A falling object travels one-fourth of its distance during the last second of its fall. From what height was it dropped?

none

## The Attempt at a Solution

yf - yi = vit + 0.5gt^2
0.25x = 0 + 0.5(-9.8ms^-2)(1)^2
x = 19.6m

## Answers and Replies

mishek
Are you sure that initial velocity is zero?

negation
Are you sure that initial velocity is zero?

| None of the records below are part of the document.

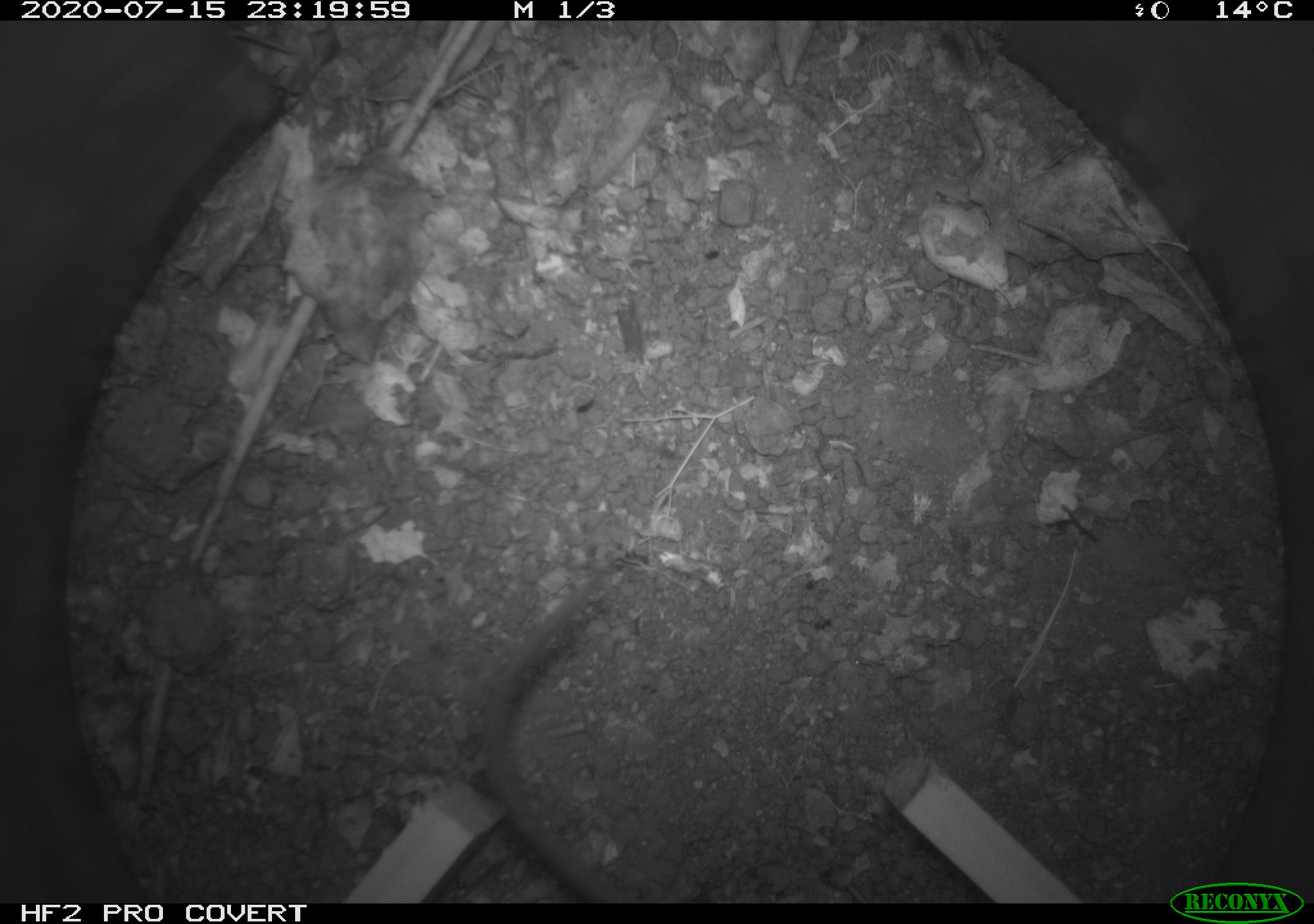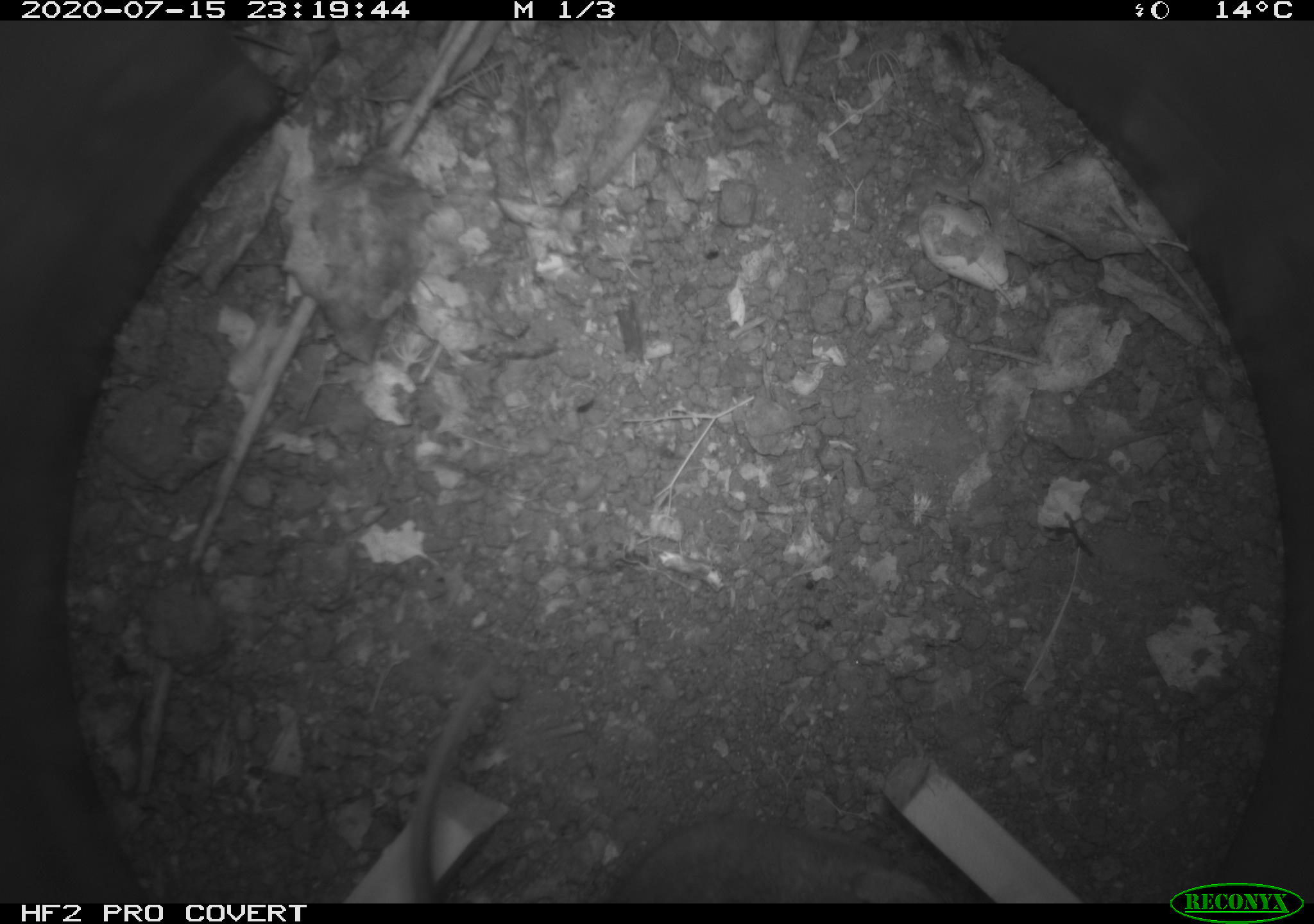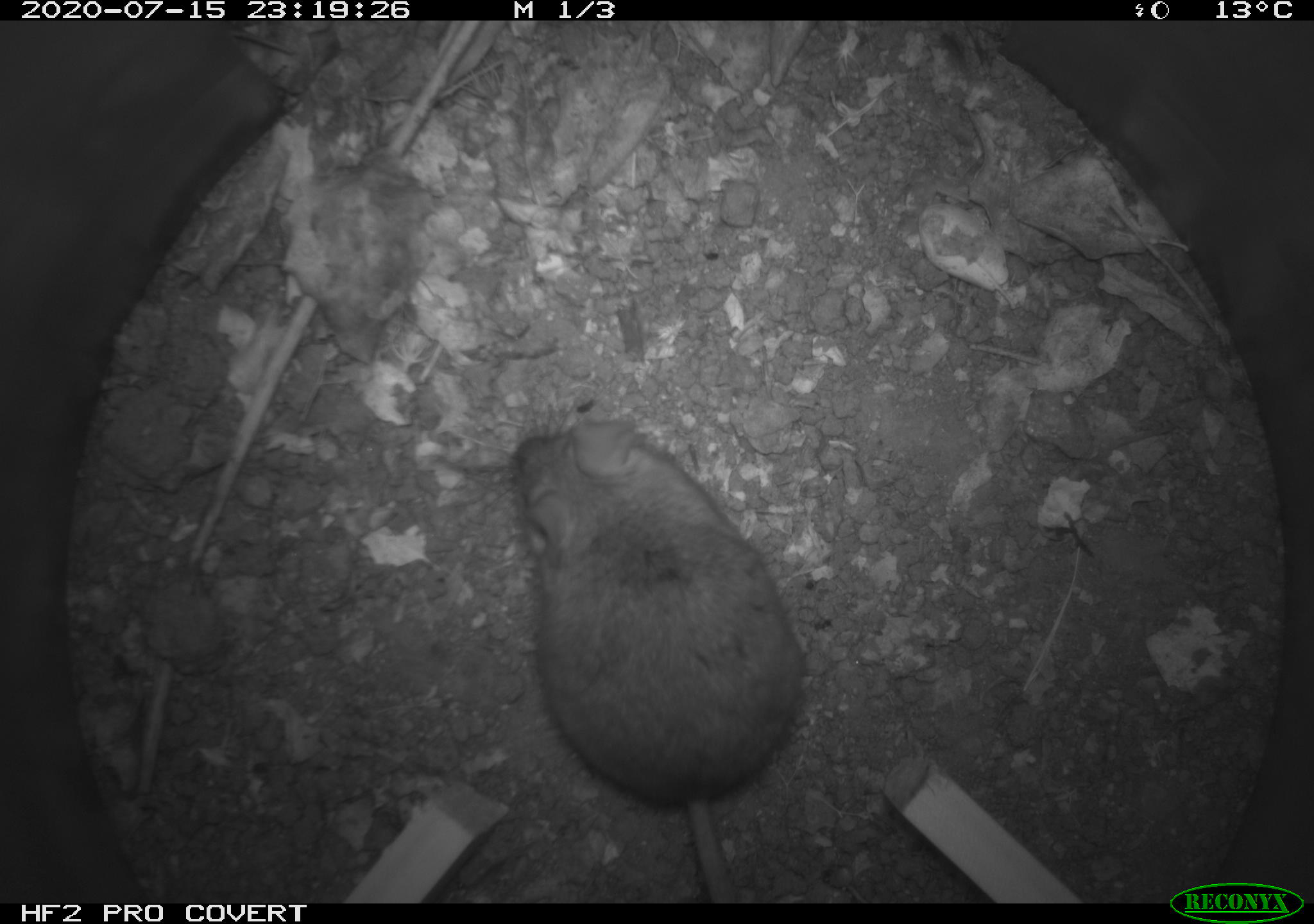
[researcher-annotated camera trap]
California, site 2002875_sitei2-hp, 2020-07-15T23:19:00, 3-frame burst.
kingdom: Animalia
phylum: Chordata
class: Mammalia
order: Rodentia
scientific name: Rodentia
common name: rodent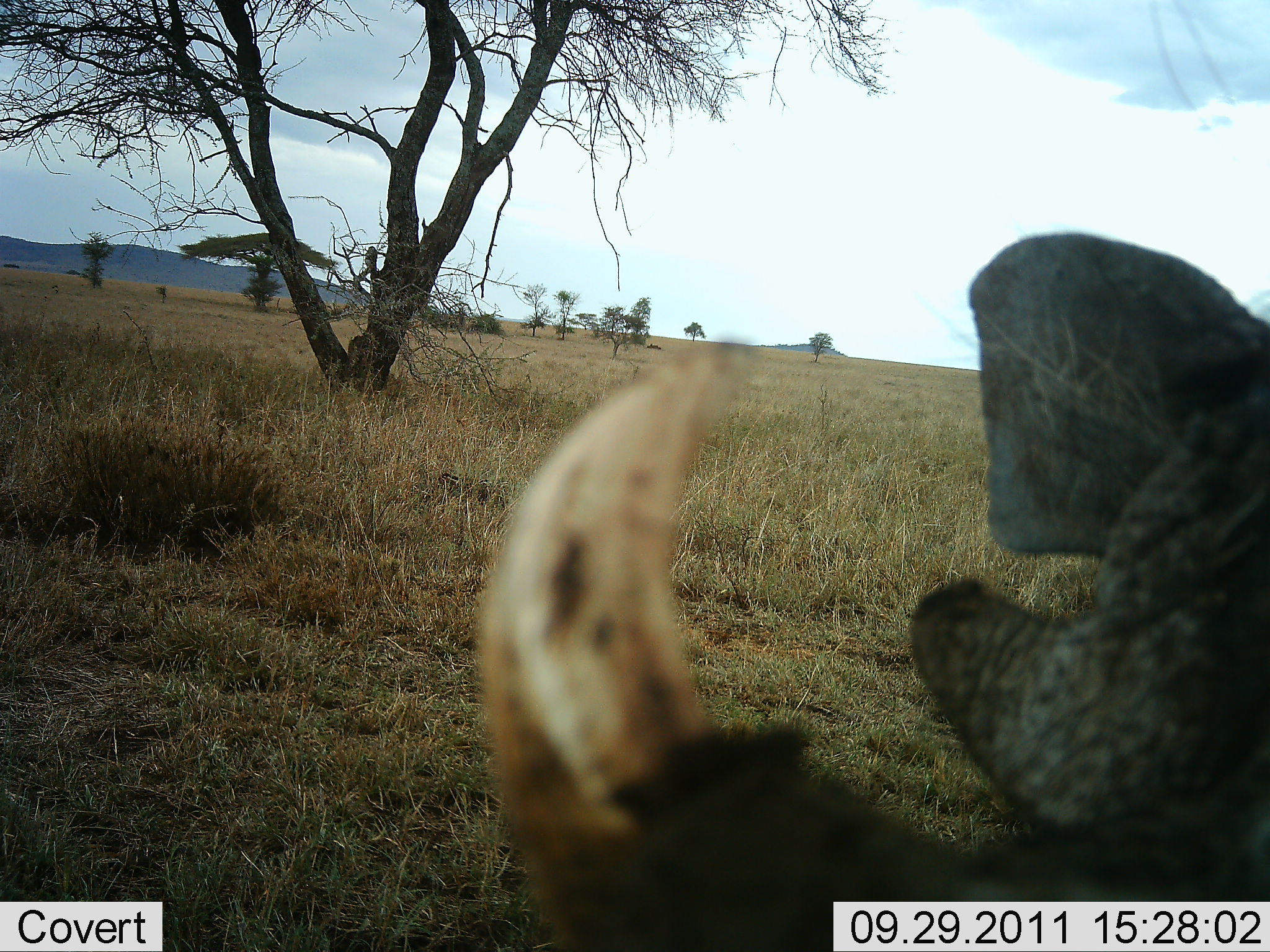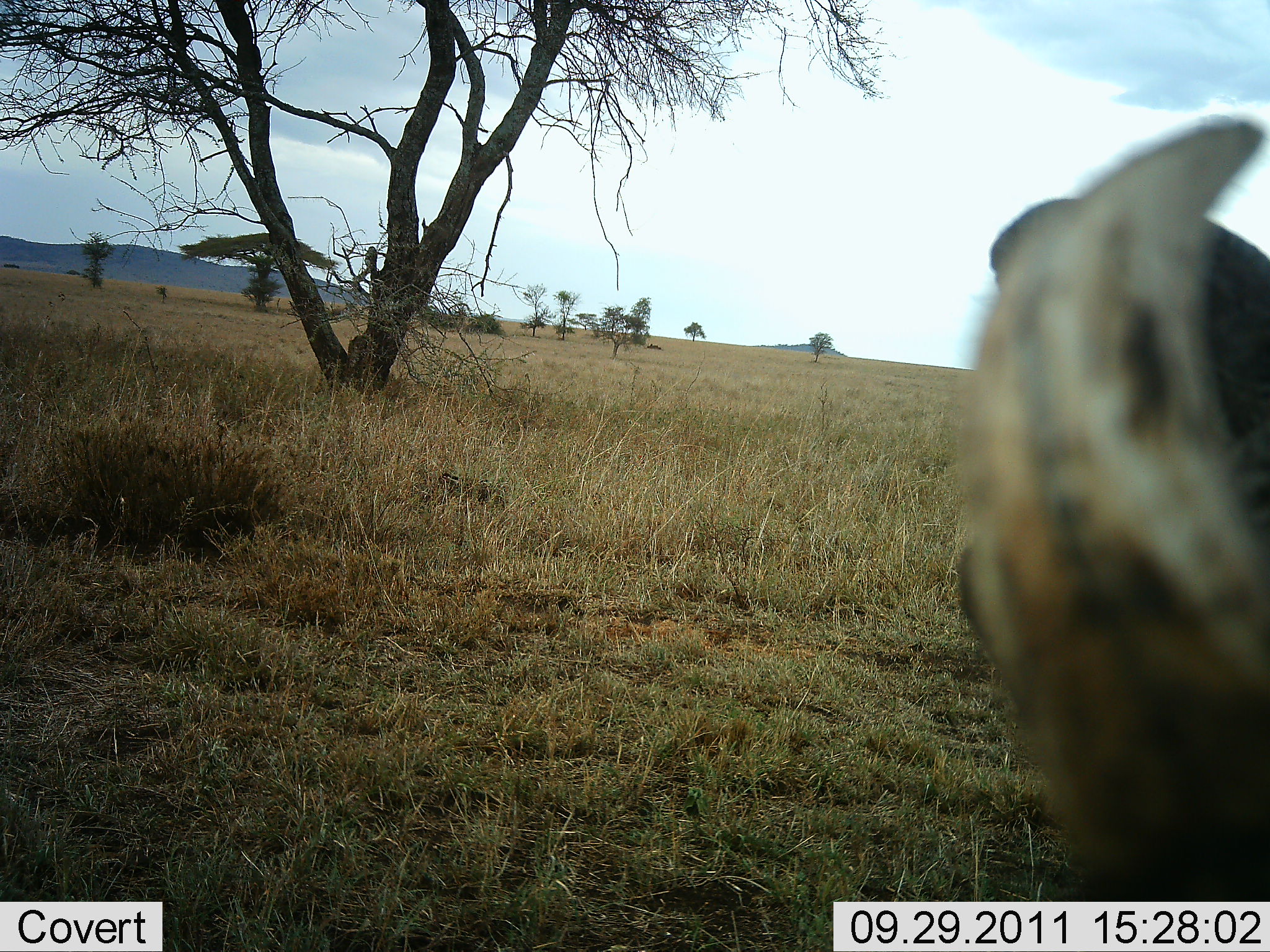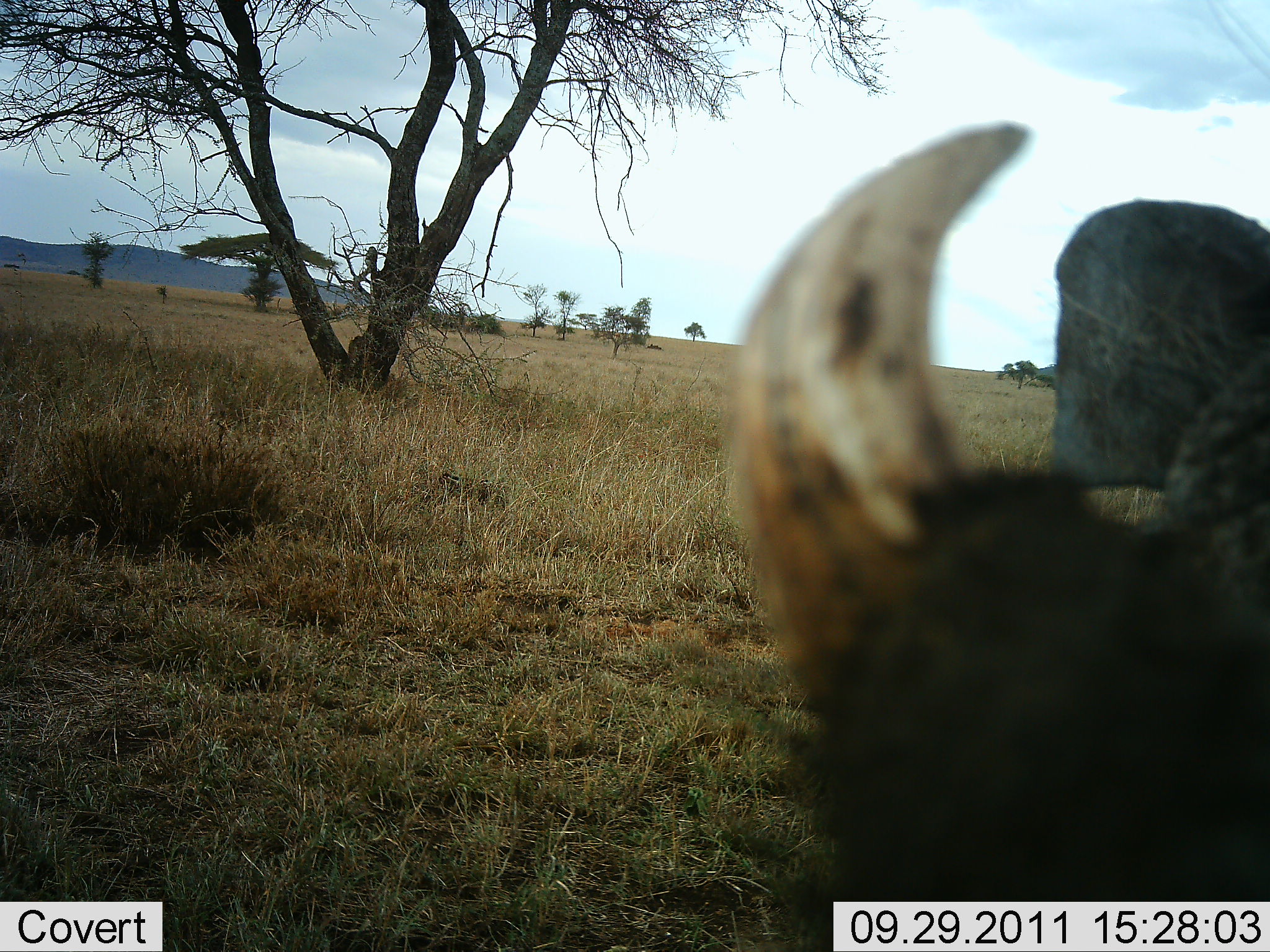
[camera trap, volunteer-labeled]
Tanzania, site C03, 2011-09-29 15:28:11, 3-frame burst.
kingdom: Animalia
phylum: Chordata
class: Mammalia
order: Artiodactyla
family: Suidae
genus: Phacochoerus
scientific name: Phacochoerus africanus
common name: warthog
Warthog (Phacochoerus africanus), count 1. Behavior (volunteer vote fractions): standing 55%, resting 0%, moving 18%, interacting 27%. Young present (vote fraction): 0%. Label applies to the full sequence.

It was not specified so I went in with the assumption vi = 0.

mishek
The problem states that you have a falling object which has one more second to go (last second of it's fall). That means that from that point initial velocity isn't zero.

negation
The problem states that you have a falling object which has one more second to go (last second of it's fall). That means that from that point initial velocity isn't zero.

Make sense-should I solve for vf first then?

mishek
you have two unknowns (T & H), you need two equations.

I would make them for two positions shown on a picture (H and 3/4H) by using above mentioned equation:

H=Vo*t + 1/2*g*t^2

#### Attachments

• falling object.png
2 KB · Views: 499
negation
you have two unknowns (T & H), you need two equations.

I would make them for two positions shown on a picture (H and 3/4H) by using above mentioned equation:

H=Vo*t + 1/2*g*t^2

H = vit + 0.5gt^2
1/4H = vit + 0.5gt^2

1/4H = vi(1) + 0.5g(1)^2
vi = 1/4H + 4.9ms^-2
H = (1/4H + 4.9ms^-2)t + 0.5gt^2

negation
Hello, please check attached photo. Does that make sense?

Why is vi=0 along the 3/4H?

mishek
Because object starts falling from height H (from rest) where he has initial velocity 0.